**Requirement:**
Answer these questions using the PG-Vector page below.
(a) What is given to you once the database has been created?
(b) Which SDK is used to connect to the database from a notebook in your namespace?
(c) What SQL statement enables the extension, and how often must it be run?

**Document extract:**
⟨

Skip to main content

PG-Vector

PG-Vector is a PostgreSQL extension that allows for vector similarity search. It stores vectors in the database and allows for similarity search to them.

How to run​

Running on CGC is very simple. You just need to create a new database and load the PG-Vector extension.

cgc db create -n <database_name> pg-vector

After creating the database, you will receive an app token for your database.

How to connect to the database​

You can connect to the database from any notebook running in your namespace using CGC SDK.

import cgc.sdk as cgc
postgresql = cgc.postgresql_client("<database_name>","<app_token>")

For more information about CGC SDK and how to connect to the database, please refer to our docs

Installation​

Enable the PG-Vector extension (do this once in each database where you want to use it)

CREATE EXTENSION vector;

Example usage​

Create a vector column with 3 dimensions.

⟩

**Recorded data:**
⟨

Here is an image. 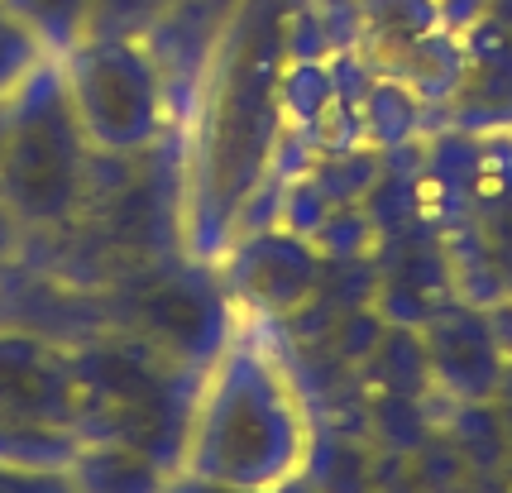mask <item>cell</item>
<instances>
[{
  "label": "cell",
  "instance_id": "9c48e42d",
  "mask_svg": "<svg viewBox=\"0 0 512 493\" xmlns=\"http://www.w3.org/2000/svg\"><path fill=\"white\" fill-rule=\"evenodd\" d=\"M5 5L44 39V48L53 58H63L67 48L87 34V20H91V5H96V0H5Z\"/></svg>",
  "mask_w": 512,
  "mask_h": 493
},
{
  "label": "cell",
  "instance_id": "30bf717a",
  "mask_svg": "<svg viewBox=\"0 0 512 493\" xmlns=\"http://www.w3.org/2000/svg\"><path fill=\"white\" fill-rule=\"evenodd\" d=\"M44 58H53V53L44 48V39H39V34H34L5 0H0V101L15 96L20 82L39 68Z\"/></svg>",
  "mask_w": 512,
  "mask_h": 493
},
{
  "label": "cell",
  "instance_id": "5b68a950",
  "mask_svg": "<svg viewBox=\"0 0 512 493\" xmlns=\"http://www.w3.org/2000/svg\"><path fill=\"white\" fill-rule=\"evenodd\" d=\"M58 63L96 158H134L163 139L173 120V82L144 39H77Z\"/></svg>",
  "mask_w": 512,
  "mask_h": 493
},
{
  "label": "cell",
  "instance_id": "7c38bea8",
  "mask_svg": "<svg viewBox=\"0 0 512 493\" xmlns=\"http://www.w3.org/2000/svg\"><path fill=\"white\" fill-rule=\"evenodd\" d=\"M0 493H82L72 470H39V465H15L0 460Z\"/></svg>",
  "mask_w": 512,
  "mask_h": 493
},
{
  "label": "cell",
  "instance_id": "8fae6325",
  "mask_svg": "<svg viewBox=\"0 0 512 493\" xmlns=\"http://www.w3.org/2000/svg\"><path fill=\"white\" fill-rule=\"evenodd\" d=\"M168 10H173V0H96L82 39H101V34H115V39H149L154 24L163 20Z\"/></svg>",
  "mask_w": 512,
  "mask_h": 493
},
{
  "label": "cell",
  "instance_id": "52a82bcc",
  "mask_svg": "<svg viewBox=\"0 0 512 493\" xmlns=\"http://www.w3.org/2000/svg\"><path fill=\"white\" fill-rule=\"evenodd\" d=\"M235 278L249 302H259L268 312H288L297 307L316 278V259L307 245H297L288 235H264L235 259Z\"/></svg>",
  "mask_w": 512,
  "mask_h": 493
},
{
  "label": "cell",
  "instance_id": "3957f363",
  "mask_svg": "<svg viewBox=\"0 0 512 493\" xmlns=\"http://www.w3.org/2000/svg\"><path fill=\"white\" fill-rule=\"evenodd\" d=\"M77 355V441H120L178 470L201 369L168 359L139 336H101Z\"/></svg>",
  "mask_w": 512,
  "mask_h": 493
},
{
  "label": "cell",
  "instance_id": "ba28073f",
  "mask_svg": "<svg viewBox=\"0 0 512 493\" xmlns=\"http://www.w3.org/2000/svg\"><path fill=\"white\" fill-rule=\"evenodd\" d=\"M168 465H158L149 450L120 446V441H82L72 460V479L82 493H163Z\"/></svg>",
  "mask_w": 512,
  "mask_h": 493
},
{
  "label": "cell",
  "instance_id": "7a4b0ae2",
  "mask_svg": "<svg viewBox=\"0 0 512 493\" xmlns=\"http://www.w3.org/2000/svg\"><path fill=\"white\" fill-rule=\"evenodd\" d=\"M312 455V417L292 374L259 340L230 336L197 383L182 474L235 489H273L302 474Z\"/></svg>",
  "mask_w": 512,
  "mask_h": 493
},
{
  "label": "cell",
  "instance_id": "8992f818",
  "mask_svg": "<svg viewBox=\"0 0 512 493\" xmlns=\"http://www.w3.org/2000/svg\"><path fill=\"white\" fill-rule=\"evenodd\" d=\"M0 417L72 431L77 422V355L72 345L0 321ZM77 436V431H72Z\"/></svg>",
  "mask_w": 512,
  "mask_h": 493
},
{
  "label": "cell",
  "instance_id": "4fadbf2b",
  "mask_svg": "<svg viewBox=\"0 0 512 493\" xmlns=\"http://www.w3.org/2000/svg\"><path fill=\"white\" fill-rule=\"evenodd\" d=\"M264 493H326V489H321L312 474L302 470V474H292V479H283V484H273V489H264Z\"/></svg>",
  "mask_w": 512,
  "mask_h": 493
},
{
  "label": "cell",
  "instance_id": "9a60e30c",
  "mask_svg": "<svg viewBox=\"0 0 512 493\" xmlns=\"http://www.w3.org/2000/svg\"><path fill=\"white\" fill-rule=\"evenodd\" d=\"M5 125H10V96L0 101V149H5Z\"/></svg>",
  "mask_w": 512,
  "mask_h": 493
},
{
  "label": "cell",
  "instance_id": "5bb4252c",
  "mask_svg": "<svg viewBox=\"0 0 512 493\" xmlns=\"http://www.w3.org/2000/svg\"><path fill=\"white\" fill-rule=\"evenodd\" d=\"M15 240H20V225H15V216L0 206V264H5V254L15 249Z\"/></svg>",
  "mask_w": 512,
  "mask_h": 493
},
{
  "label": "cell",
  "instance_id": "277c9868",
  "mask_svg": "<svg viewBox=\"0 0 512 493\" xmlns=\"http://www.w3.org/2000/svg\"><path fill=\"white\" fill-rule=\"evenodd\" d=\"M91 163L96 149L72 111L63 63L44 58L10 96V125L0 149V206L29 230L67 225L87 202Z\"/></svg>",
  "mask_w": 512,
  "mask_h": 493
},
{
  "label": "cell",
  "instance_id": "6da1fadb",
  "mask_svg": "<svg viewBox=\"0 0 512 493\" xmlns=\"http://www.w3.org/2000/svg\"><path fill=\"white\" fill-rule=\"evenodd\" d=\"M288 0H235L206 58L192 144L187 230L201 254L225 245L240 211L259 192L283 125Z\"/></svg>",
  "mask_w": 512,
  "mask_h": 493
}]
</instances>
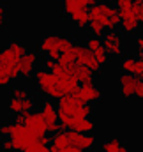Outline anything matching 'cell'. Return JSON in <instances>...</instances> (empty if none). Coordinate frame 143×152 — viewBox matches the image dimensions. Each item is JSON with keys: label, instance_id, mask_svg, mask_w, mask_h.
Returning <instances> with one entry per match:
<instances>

⟩

**Task solution:**
(a) An app token for the database.
(b) The CGC SDK.
(c) CREATE EXTENSION vector; it is run once in each database where the extension will be used.